To do>
Repeat the data exactly, leaving out any image.
BEGIN Records supplied
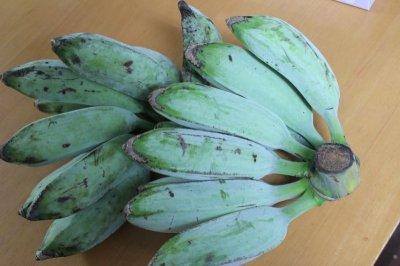 画像1: 早い者勝ち!!≪アイスクリームバナナ≫沖縄産野菜用バナナ4kg 【配達日指定不可】
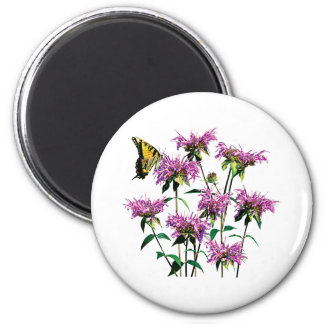 Tiger Swallowtail on Bee Balm Magnet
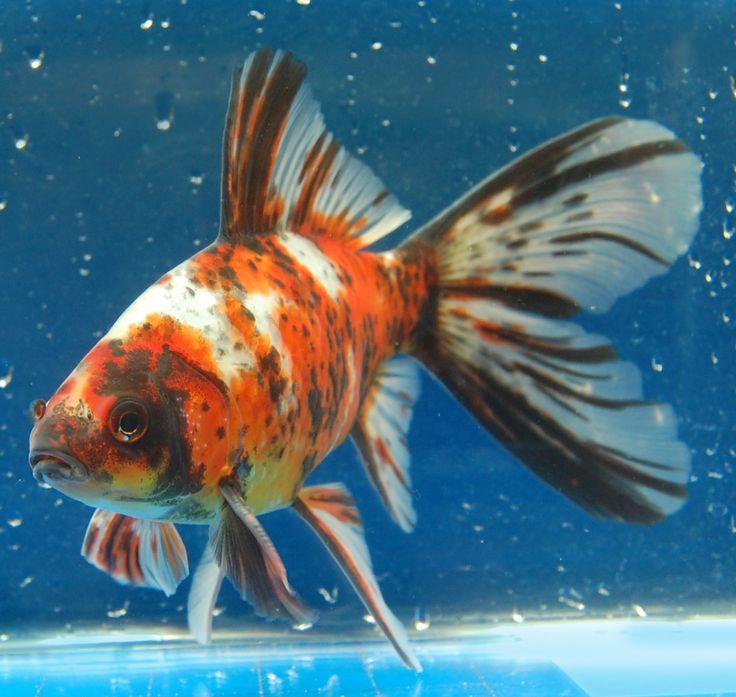 Shubunkins, hardier than the SUPER FANCY goldfish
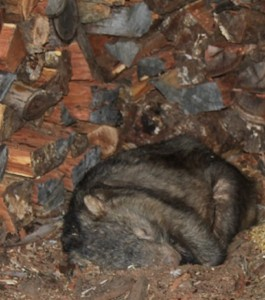 wombat in the woodpile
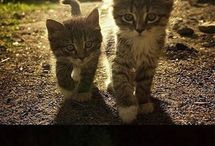 Cute Cats:) / by leah norton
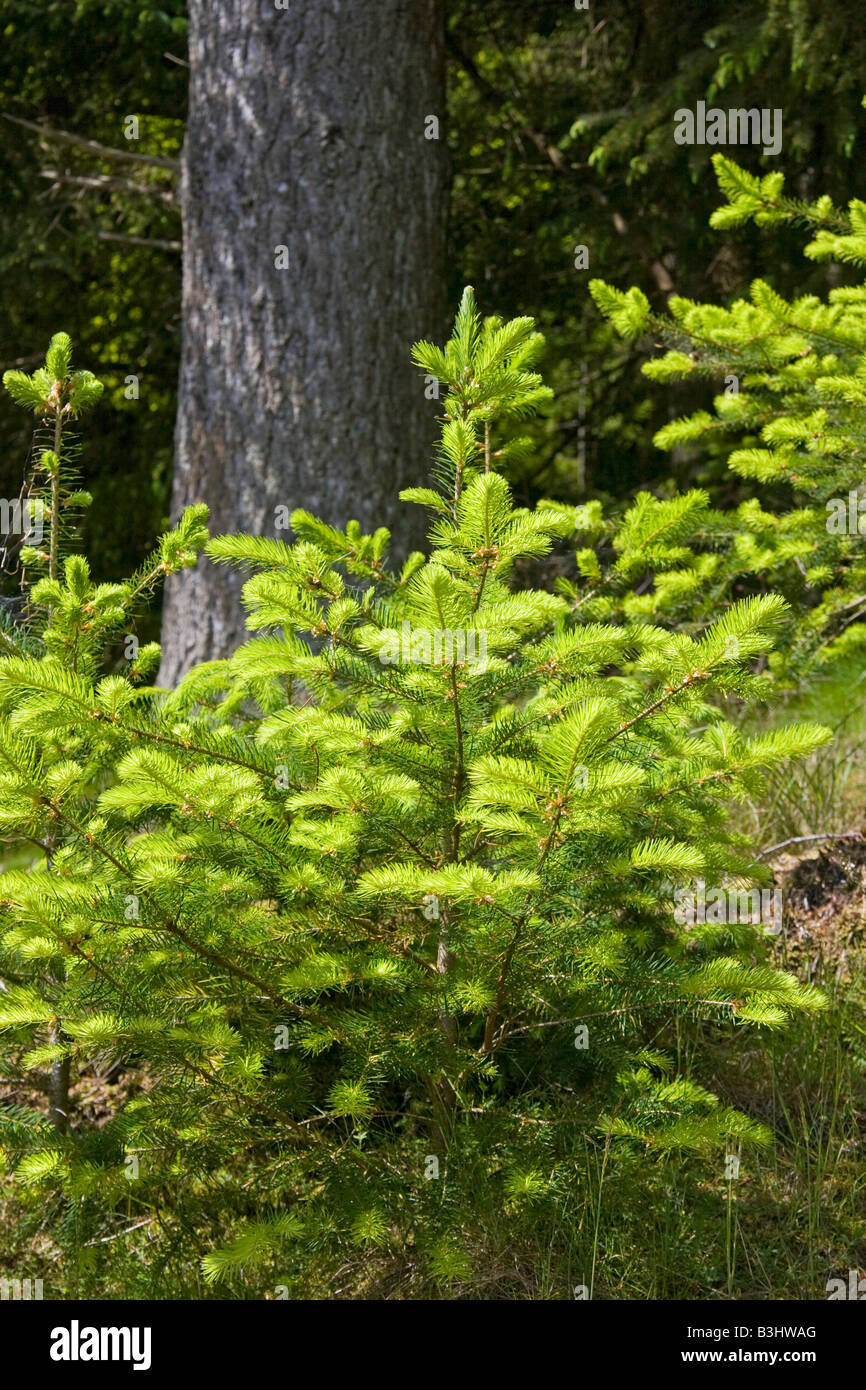 Conifer sapling in forest - Stock Image
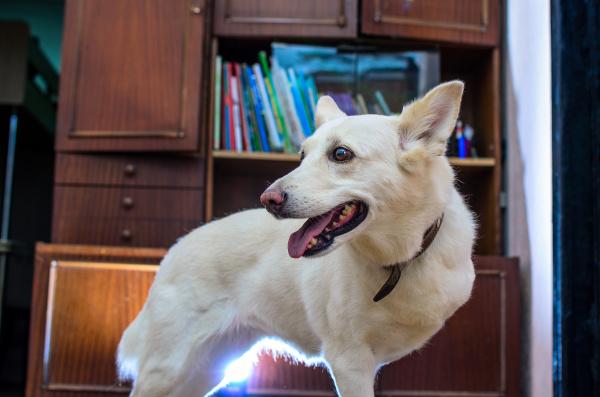 portraet eines weissen mischlings dreibeiniger hund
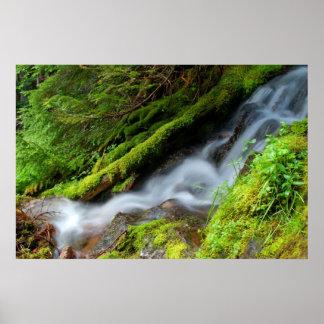 Creek in Mt. Rainier National Park Poster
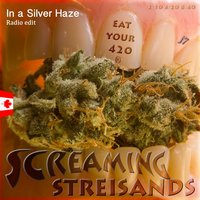 In a Silver Haze — Screaming Steisands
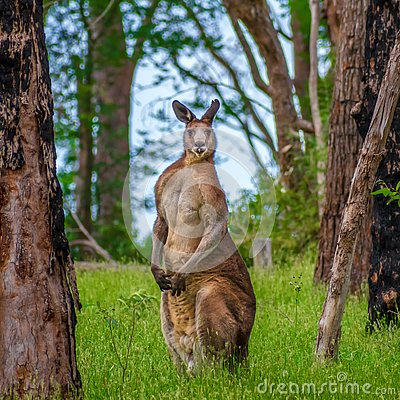 Free Male Kangaroo In The Forest Stock Image - 132502381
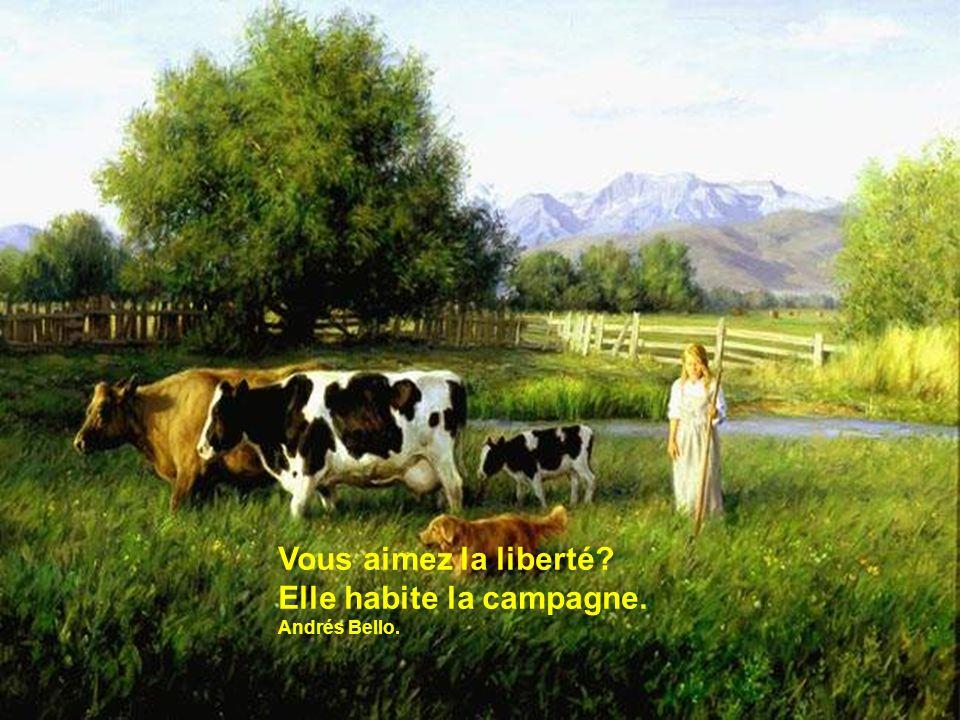 Vous aimez la liberté? Elle habite la campagne. Andrés Bello.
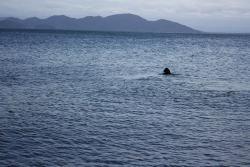 どこまで泳ぐの~?
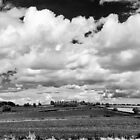 Bosworth Panorama by Paul Richards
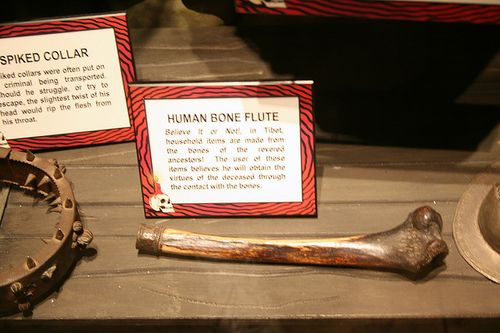 Human bone flute by cliff1066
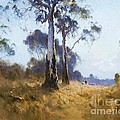 Ghost Gum At Kangaroo Flat by Pg Reproductions
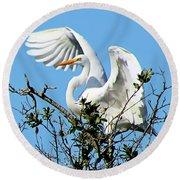Treetop Egret Round Beach Towel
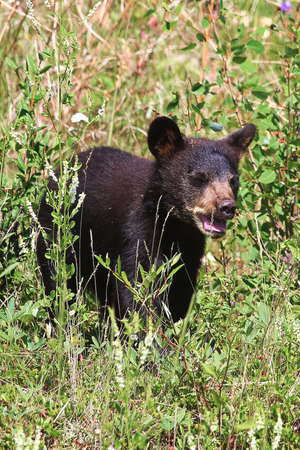 A small black bear cub calls out for its mother.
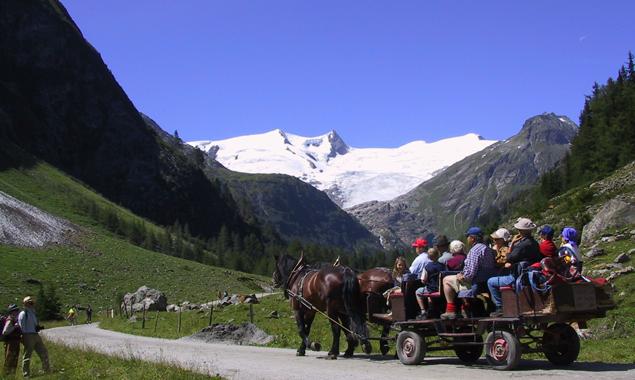 Wanderbusse, Hüttentaxis aber auch die Fahrt vom eigenen Heim ins Hotel sollen in Zukunft leichter zu finden sein. Foto: NPHT/Gruber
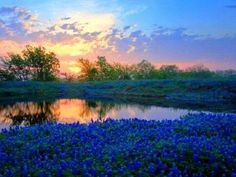 Texas beauty!
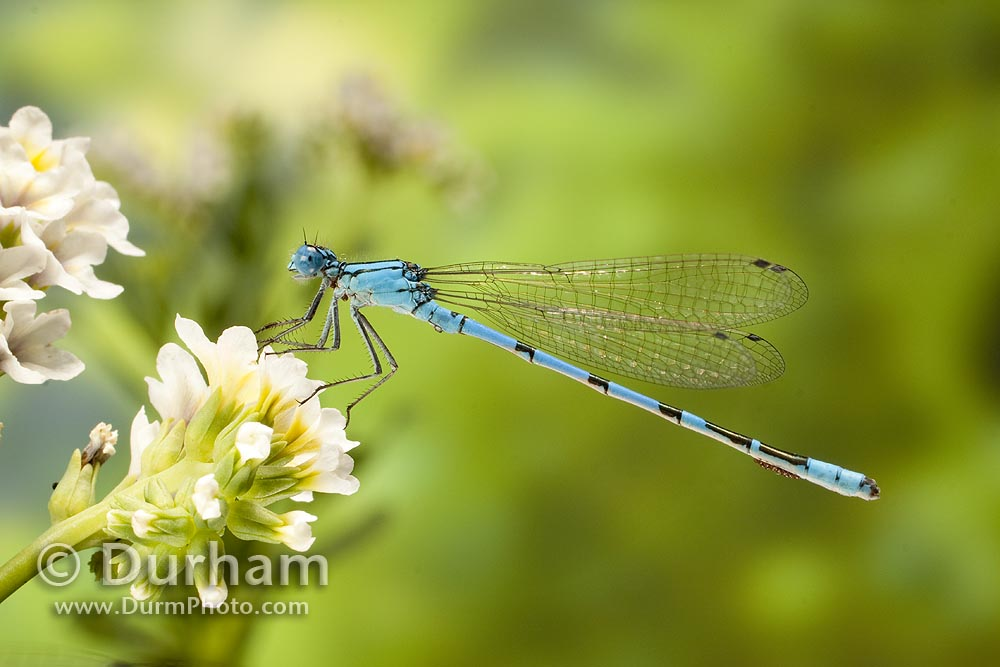 vivid dancer damselfly (Argia vivida)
END Records supplied
Answer for this exercise>
 画像1: 早い者勝ち!!≪アイスクリームバナナ≫沖縄産野菜用バナナ4kg 【配達日指定不可】
 Tiger Swallowtail on Bee Balm Magnet
 Shubunkins, hardier than the SUPER FANCY goldfish
 wombat in the woodpile
 Cute Cats:) / by leah norton
 Conifer sapling in forest - Stock Image
 portraet eines weissen mischlings dreibeiniger hund
 Creek in Mt. Rainier National Park Poster
 In a Silver Haze — Screaming Steisands
 Free Male Kangaroo In The Forest Stock Image - 132502381
 Vous aimez la liberté? Elle habite la campagne. Andrés Bello.
 どこまで泳ぐの~?
 Bosworth Panorama by Paul Richards
 Human bone flute by cliff1066
 Ghost Gum At Kangaroo Flat by Pg Reproductions
Treetop Egret Round Beach Towel
 A small black bear cub calls out for its mother.
 Wanderbusse, Hüttentaxis aber auch die Fahrt vom eigenen Heim ins Hotel sollen in Zukunft leichter zu finden sein. Foto: NPHT/Gruber
 Texas beauty!
 vivid dancer damselfly (Argia vivida)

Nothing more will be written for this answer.